Prompt:
Starting at the row that has "At what distance from the viewer" and going through the end of the rows, write those lines out again with "scene" changed to "view" and nothing else altered.

[Records from a dataset]

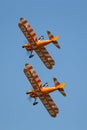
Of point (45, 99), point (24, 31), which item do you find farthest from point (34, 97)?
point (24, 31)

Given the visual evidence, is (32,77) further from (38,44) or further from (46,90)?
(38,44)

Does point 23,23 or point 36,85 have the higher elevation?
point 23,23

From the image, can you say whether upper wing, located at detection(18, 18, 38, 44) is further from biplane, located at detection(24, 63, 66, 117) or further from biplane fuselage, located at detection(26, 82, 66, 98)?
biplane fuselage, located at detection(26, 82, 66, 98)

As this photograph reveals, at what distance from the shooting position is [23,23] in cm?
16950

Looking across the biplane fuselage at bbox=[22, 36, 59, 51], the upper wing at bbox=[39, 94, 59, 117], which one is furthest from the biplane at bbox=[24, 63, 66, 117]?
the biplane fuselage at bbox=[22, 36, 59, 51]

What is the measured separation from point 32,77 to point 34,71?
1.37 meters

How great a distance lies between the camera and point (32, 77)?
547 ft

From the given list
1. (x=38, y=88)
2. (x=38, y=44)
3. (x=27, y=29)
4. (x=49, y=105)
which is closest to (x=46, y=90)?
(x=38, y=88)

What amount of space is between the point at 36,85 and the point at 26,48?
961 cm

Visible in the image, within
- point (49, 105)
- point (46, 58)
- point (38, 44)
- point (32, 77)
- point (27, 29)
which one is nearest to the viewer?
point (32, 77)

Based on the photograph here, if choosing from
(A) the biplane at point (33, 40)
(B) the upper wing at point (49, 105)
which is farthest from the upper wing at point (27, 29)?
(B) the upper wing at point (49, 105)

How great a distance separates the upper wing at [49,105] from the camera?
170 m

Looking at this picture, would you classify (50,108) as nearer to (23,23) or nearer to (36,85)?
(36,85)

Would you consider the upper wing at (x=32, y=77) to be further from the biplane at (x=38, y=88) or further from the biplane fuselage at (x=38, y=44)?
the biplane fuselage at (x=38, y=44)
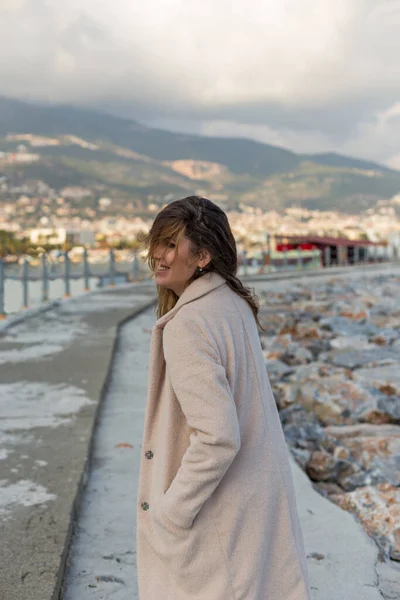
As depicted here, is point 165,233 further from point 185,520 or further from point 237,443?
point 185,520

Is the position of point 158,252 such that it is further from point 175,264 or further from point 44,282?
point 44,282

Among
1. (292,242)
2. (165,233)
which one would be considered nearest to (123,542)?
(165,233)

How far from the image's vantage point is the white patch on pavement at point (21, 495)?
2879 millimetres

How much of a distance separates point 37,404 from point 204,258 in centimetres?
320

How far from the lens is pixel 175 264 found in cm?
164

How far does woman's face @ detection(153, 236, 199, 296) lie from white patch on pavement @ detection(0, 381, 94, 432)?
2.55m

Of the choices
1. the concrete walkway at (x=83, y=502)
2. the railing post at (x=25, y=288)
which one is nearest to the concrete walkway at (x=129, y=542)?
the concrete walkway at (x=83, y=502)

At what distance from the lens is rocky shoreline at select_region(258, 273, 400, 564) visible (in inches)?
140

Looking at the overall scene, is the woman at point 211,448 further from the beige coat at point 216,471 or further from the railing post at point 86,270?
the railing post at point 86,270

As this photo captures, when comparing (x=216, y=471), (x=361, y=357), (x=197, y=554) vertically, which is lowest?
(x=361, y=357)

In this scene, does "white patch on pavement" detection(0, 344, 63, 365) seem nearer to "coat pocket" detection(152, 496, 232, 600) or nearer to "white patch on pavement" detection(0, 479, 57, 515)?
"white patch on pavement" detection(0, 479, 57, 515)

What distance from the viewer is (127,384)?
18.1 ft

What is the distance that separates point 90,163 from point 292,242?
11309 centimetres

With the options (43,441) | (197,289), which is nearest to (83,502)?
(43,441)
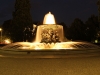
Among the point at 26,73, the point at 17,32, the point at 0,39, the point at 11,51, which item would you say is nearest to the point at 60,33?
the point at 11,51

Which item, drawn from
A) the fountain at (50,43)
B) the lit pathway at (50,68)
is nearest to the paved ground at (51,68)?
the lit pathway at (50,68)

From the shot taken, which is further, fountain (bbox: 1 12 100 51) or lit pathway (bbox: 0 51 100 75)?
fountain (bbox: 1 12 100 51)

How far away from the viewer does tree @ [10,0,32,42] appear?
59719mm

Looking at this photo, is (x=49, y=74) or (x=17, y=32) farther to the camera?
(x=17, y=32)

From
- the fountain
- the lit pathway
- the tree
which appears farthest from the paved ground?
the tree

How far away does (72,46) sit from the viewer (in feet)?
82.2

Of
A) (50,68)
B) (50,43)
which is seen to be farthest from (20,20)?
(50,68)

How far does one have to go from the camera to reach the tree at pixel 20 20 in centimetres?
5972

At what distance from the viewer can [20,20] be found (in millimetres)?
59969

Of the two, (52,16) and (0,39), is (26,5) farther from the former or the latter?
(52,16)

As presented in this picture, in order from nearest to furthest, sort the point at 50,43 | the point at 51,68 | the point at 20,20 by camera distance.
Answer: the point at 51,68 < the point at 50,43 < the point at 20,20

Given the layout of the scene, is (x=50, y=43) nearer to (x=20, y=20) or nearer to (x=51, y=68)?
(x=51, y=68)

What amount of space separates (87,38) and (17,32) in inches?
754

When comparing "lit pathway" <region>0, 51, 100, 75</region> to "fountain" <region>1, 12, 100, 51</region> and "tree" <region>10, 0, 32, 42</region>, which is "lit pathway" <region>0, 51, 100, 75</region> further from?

The response:
At what distance from the viewer can [20,20] be found (in millimetres)?
59969

Of the two, (52,16) and (0,39), is (26,5) farther from the former or the latter?
(52,16)

As presented in this picture, in order from nearest to furthest, sort the point at 50,43 | the point at 51,68 | the point at 20,20 by camera distance.
Answer: the point at 51,68 < the point at 50,43 < the point at 20,20

Given the layout of the view, is (x=50, y=43) nearer to (x=20, y=20) or nearer to (x=51, y=68)?
(x=51, y=68)

What amount of space separates (87,38) and (17,32) in inches?
754

When comparing "lit pathway" <region>0, 51, 100, 75</region> to "fountain" <region>1, 12, 100, 51</region> and "tree" <region>10, 0, 32, 42</region>, which is "lit pathway" <region>0, 51, 100, 75</region> further from?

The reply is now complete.